MULHERES NA GUITARRA FLAMENCA

Elas estão chegando

por Gabriel Soto

Quem já estudou ou leu algo sobre flamenco conhece a cartilha sempre proclamada ao falar sobre o assunto: “El arte flamenco se constituye de tres pilares: cante, baile y toque (canto, dança e toque do violão)”. Em filmes e documentários espanhóis sobre o flamenco sendo praticado desde o berço nas famílias “gitanas”(ciganas), em particular na região sul da Espanha, na Andalucía, vemos como as crianças são incentivadas desde cedo ao cante e ao baile, sem distinção de sexo ou idade. Nas praças, em volta da mesa de jantar com a família reunida, nas celebrações de casamentos e aniversários, nos bares, inclusive nas missas evangélicas de domingo, crianças, adultos e idosos pertencentes a este universo praticam esta Arte diariamente, com a mesma frequência e naturalidade com que bebemos água.

No entanto, quando se trata de quem vai tocar o violão, o que vemos é uma predominância e domínio total da figura masculina. Claramente, não vemos que as meninas sejam incentivadas ou motivadas a tocar a guitarra (violão) flamenca como são os meninos. Mas, como tudo na vida, a evolução e mudança desse panorama é inevitável, por mais que caminhe a passos muito lentos, mas sempre adiante.

Sim, o flamenco começa a respirar novos ares! De tempos em tempos isso acontece. Há 20 anos ensinando guitarra flamenca, pela primeira vez tenho 50% de alunos do sexo feminino e 50% masculino. Talvez a explicação esteja no fato de vivermos em um país onde, supostamente, há mais liberdade de expressão para as mulheres, pelo menos em comparação aos demais países latinos. Será? Na Espanha, país onde nasce esta arte, dificilmente vemos guitarristas mulheres atuando, por exemplo, em um quadro flamenco em algum tablao em Madrid. Mas por quê isso ocorre? E como melhorar a representatividade do público feminino nesta área?

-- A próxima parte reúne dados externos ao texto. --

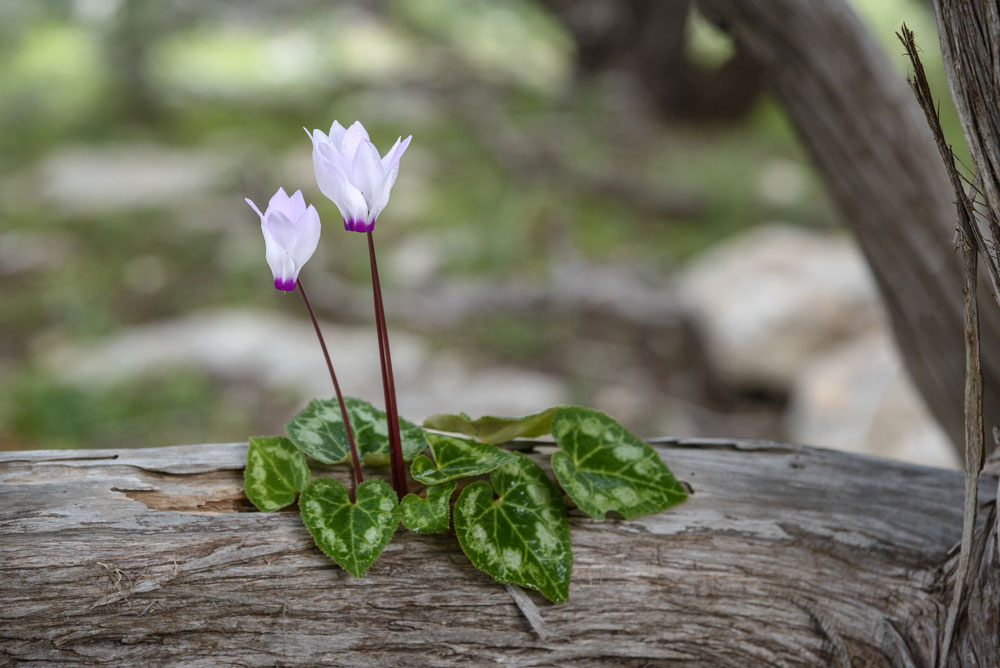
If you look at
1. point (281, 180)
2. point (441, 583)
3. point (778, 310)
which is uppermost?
point (281, 180)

Segundo o jornal “El País”, apenas um de cada dez professores de conservatórios de música flamenca é mulher, e em uma sala de 20 alunos, com sorte há uma representante do gênero feminino. Guitarristas como Antonia Jiménez, Laura González, Bettina Flater, Elena San Román y Kati Golenko, entre algumas das que atuam profissionalmente, tiveram que enfrentar en um momento de suas carreiras algum tipo de preconceito, atitude ou comentário machista, inclusive de mulheres.

Uma das formas de compreendermos esta lacuna de uma representação significativa das mulheres na guitarra flamenca, é justamente a educação e os hábitos machistas presentes na cultura espanhola e gitana. O guitarrista, no acompanhamento ao cante, funciona como um fiel escudeiro, que ampara através dos acordes e do ritmo, adornando as pausas da voz com variações e falsetas (micro composições com estrutura determinada de cada palo/estilo) e toques de grande velocidade e destreza, sobretudo ao acompanhar também ao baile. Imagine o cantaor confiando em uma mulher ao violão como sua fiel escudeira que o ampara e abrilhanta sua apresentação com seu acompanhamento firme e preciso, cantando muitas vezes letras extremamente machistas, onde se fala da mulher que o abandonou, desprezou ou traiu… é possível?

A partir do momento em que se encara a música flamenca enquanto conteúdo didático a ser ensinado como técnica, conhecimento e partir de um método, cai por terra toda e qualquer argumentação machista sobre “força” no toque, que supostamente as mulheres não teriam. Flamenco expressa força, sem dúvida, entre tantas expressões possíveis, mas se executa com técnica, e é justamente o estudo e domínio do instrumento a partir de uma técnica específica que permite uma expressão mais precisa e emocionante, independente de se quem está tocando o instrumento é um homem ou uma mulher. Ou seja, é a partir da utilização do conhecimento como ferramenta de descobertas para superar nossos próprios limites que conseguimos quebrar qualquer barreira imposta sobre homens e mulheres. A técnica é a mesma para todos.

O flamenco é um idioma a ser aprendido, e como tal, não depende de aptidões masculinas ou femininas. A partir da técnica, homens cantam mais agudos, mulheres mais graves. Homens dançam movimentos antes relacionados mais ao sexo oposto, mulheres dançam movimentos e gestos antes considerados mais masculinos. Na guitarra, nas palmas e no cajón, para finalizar, todos usamos os mesmos instrumentos: mãos e cérebro. Façamos todos a nossa parte por um mundo menos desigual, onde o que importe seja apenas as horas dedicadas à absorção desta linguagem chamada Flamenco.